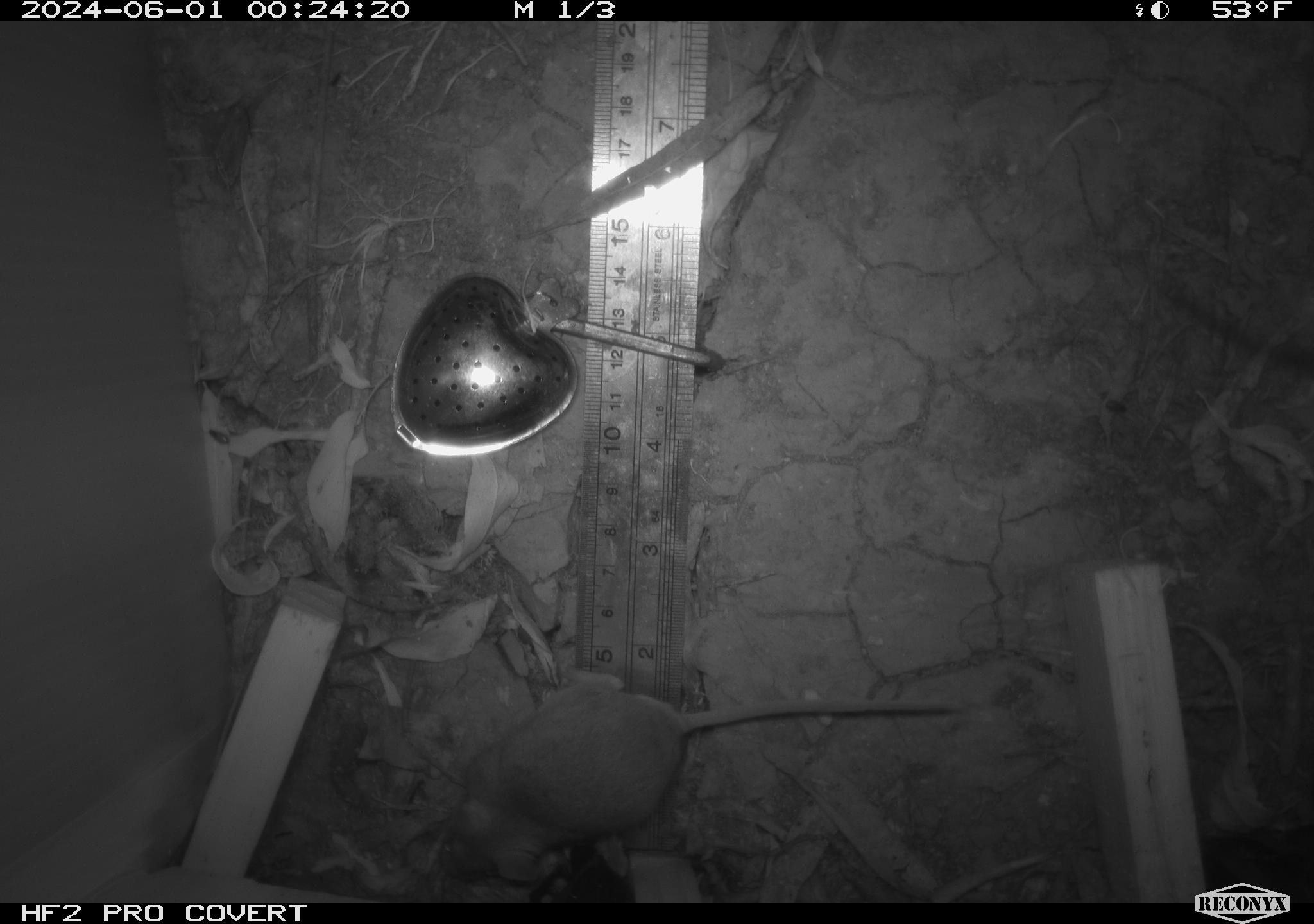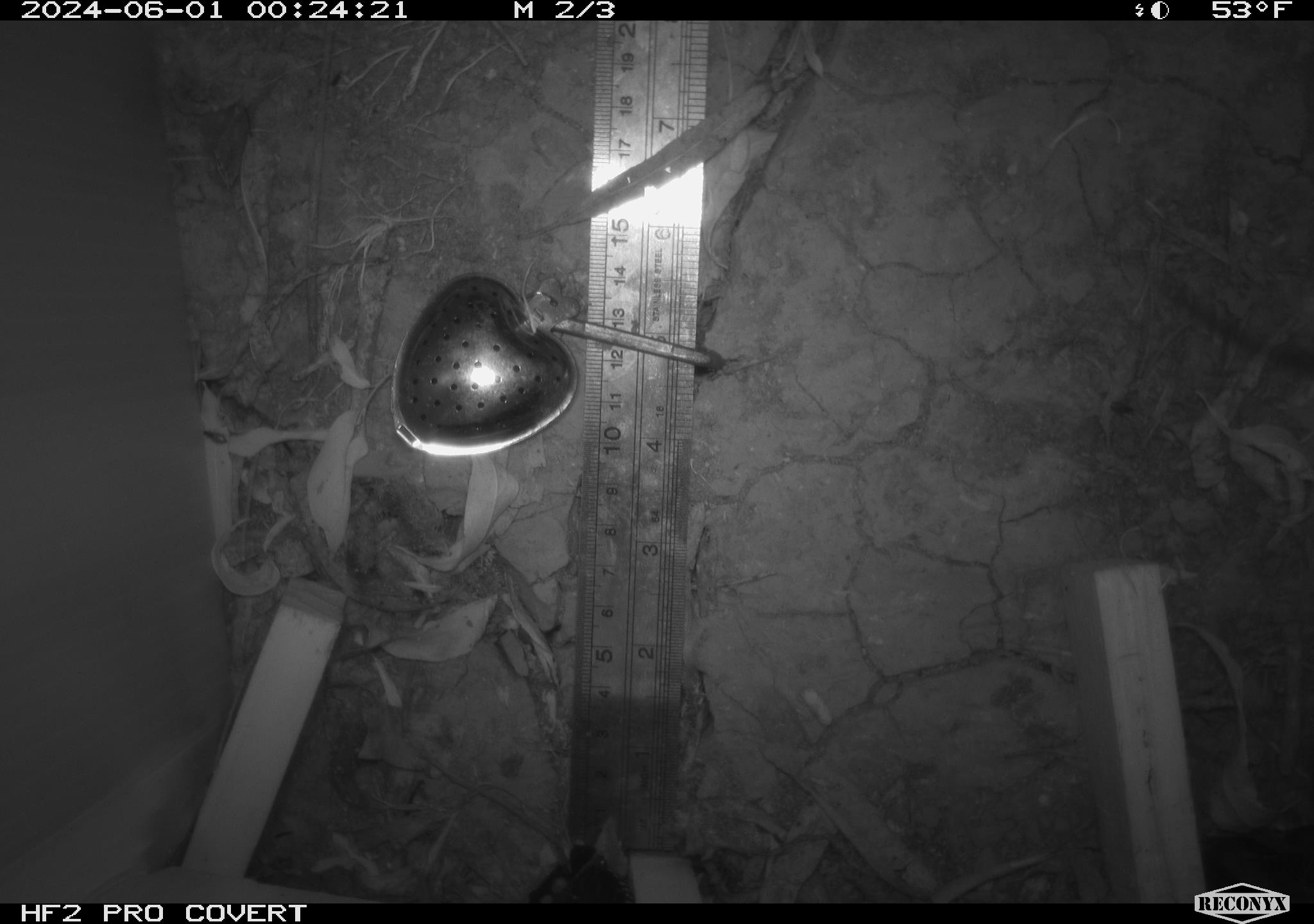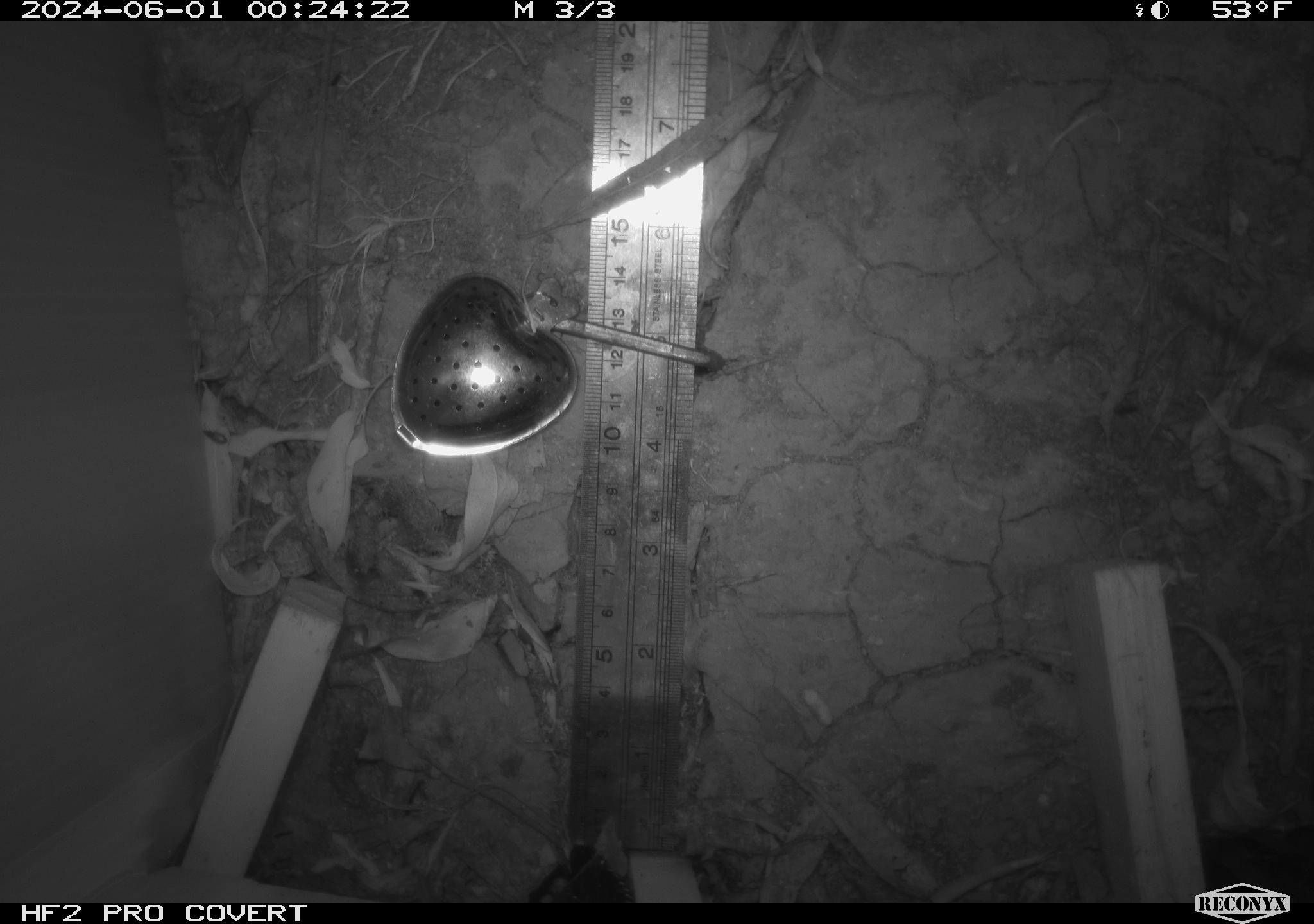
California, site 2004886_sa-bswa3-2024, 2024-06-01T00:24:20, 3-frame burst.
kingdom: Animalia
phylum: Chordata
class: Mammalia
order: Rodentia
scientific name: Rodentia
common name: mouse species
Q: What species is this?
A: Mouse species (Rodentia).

---------------

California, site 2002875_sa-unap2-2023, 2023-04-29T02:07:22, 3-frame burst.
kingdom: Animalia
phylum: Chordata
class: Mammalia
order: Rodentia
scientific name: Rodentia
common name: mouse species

---------------

* [Exercise instructions]:
In the material above, transcribe exactly the lines beginning at the one with "2024-06-01T00:24:20, 3-frame burst." and ending at the one with "A: Mouse species (Rodentia).", both included.

* [The answer]:
California, site 2004886_sa-bswa3-2024, 2024-06-01T00:24:20, 3-frame burst.
kingdom: Animalia
phylum: Chordata
class: Mammalia
order: Rodentia
scientific name: Rodentia
common name: mouse species
Q: What species is this?
A: Mouse species (Rodentia).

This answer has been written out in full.